**What you have to do**
Reproduce the listing that follows word for word, without its pictures.

**Extracted entries**
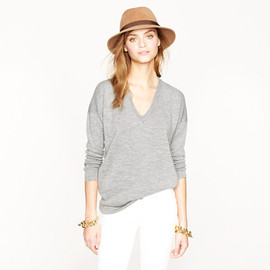 Demylee™ X J.Crew long open-front cardigan sweater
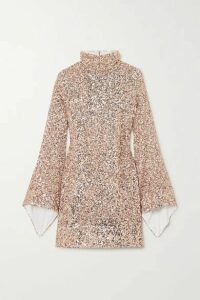 Halpern - Draped Sequined Georgette Mini Dress - Pink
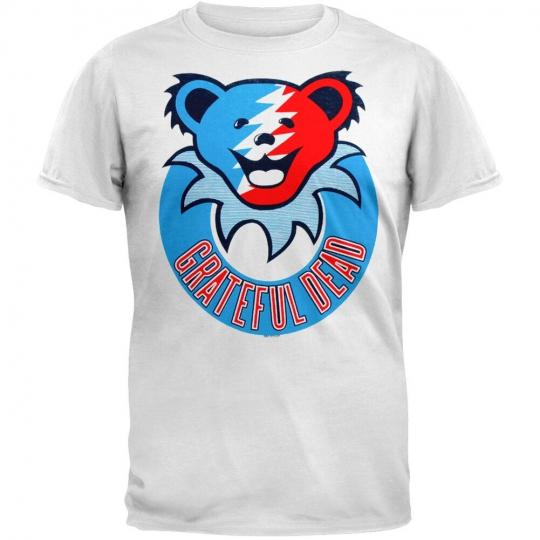 Grateful Dead - Smiley Bear T-Shirt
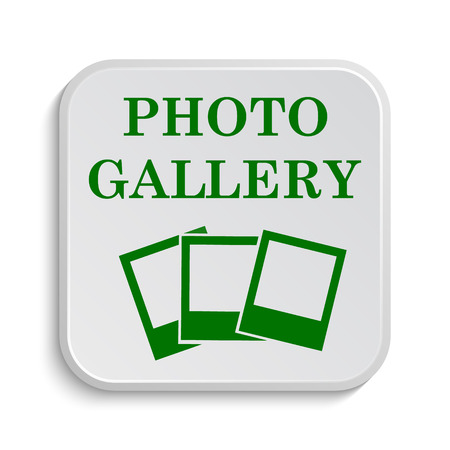 foto: Photo gallery icon. Internet button on white background.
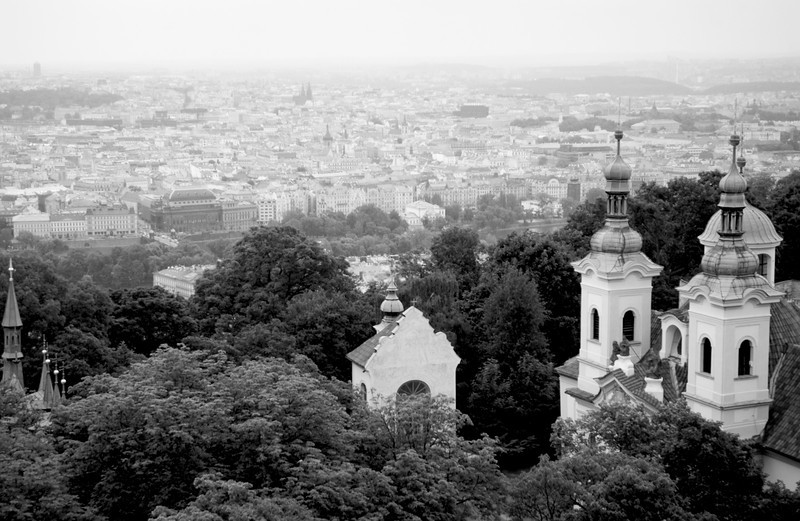 <h4>City Scape</h4>Prague, Czech Republic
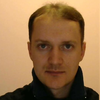 Виктор, 39, г.Глазуновка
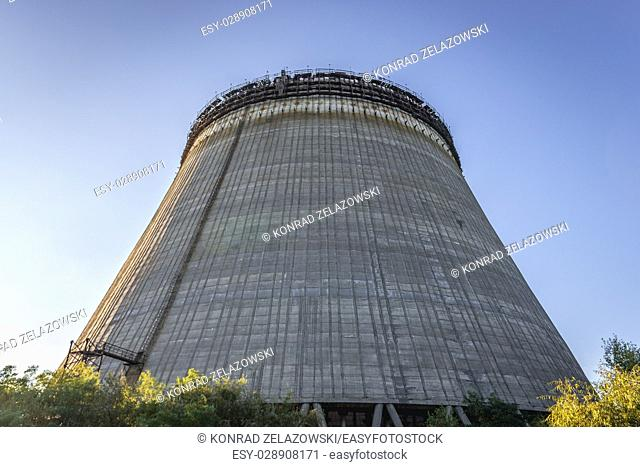 View on cooling tower of Chernobyl Nuclear Power Plant in Zone of Alienation around the nuclear reactor disaster in Ukraine
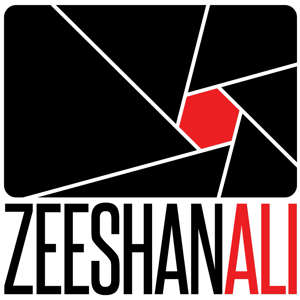 Profile picture for Zeeshan Ali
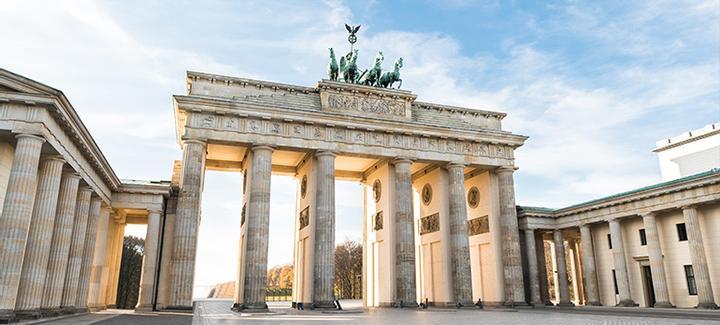 Mejor precio de Bilbao a Berlín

**Solved exercise**
 Demylee™ X J.Crew long open-front cardigan sweater
 Halpern - Draped Sequined Georgette Mini Dress - Pink
 Grateful Dead - Smiley Bear T-Shirt
 foto: Photo gallery icon. Internet button on white background.
 <h4>City Scape</h4>Prague, Czech Republic
 Виктор, 39, г.Глазуновка
 View on cooling tower of Chernobyl Nuclear Power Plant in Zone of Alienation around the nuclear reactor disaster in Ukraine
 Profile picture for Zeeshan Ali
 Mejor precio de Bilbao a Berlín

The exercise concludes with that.